Under the new plan, first proposed in 2015, one current lift would be replaced with two more added in an area called Teocalli 2 – far from Snodgrass and nearer current resort infrastructure. The North Face lift, a Leitner T-Bar installed in 2004, would be removed and replaced with a much longer chairlift. This fixed-grip quad would stretch around 5,000 feet with a capacity nearly twice that of the current surface lift. The new lift was orignally envisioned to start between the East River and Paradise lifts but is now slated to load directly adjacent to Paradise.

A second new lift with the working name Teo Park would similarly top out at the summit of the North Face but rise from the Teo 2 drainage behind. This fixed-grip triple would move 1,200 guests per hour with a slope length of 3,050′ and create a link between the proposed expansion area and the already-developed ski area front side.

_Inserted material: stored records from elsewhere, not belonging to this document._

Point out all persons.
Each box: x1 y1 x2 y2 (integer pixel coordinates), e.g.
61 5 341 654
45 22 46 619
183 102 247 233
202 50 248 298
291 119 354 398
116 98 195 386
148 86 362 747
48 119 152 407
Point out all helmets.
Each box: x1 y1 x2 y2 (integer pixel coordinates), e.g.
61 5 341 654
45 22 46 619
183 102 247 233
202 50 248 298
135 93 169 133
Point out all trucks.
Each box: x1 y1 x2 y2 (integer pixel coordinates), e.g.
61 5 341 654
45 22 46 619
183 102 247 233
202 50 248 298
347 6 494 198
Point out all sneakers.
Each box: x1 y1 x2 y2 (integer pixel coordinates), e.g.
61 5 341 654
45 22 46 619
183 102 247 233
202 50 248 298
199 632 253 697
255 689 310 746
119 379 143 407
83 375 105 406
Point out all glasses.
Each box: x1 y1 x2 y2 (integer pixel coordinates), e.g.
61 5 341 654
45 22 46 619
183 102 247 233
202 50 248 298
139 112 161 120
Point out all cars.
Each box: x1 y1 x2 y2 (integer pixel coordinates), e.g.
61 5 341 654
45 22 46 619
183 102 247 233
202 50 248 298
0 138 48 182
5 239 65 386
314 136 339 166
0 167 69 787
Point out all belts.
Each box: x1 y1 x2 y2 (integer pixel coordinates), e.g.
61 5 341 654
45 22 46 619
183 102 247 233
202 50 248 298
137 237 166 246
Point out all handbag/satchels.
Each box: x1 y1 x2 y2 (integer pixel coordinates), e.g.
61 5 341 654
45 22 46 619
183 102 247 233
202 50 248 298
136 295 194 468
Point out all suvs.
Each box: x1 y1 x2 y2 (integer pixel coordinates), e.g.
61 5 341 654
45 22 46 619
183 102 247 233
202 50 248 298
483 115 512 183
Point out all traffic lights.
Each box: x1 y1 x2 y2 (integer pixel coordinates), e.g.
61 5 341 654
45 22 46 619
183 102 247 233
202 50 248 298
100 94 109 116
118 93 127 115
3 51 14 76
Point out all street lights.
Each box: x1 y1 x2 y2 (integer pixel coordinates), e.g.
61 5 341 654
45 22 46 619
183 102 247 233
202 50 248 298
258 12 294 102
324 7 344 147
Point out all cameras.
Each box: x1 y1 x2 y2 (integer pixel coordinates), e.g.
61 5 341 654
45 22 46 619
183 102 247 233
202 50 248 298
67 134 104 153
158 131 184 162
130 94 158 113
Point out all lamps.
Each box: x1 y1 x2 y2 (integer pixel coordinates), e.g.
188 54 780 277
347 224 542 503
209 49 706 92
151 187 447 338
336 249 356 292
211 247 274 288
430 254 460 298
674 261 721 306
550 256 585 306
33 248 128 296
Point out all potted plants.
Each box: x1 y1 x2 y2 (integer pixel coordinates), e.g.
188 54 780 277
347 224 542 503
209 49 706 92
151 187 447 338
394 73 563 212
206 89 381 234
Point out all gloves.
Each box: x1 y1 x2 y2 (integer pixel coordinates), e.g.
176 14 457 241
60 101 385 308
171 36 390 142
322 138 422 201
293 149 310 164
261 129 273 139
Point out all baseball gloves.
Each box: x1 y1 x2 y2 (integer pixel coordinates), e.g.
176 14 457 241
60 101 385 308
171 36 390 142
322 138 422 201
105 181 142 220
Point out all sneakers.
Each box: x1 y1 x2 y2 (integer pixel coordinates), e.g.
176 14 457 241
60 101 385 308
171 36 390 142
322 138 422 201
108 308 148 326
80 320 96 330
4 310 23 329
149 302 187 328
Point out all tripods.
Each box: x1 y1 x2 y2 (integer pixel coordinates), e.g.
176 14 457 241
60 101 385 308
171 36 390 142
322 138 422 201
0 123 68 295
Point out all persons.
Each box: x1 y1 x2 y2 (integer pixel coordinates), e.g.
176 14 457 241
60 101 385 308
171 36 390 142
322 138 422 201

The heart of the expansion lies lower in the west-facing Teo watershed, where a new high-speed or fixed-grip triple would span approximately 6,000 linear feet. Capacity would be limited to 1,200 skiers per hour and only a handful of new intermediate runs cut, totaling 89 acres. Most of the terrain – 434 acres – would be left as gladed skiing with select trees removed by helicopter. This expansive zone would supplement the popular and sometimes overcrowded intermediate runs serviced by Paradise and East River.
Public comments for this major project will be accepted here until May 10th and the Forest Supervisor is expected to make a decision around October. Implementation of approved elements could begin as early as 2019 and the Mueller family would likely sign with Leitner-Poma for any new lifts as they have for decades at Crested Butte, Okemo and Sunapee.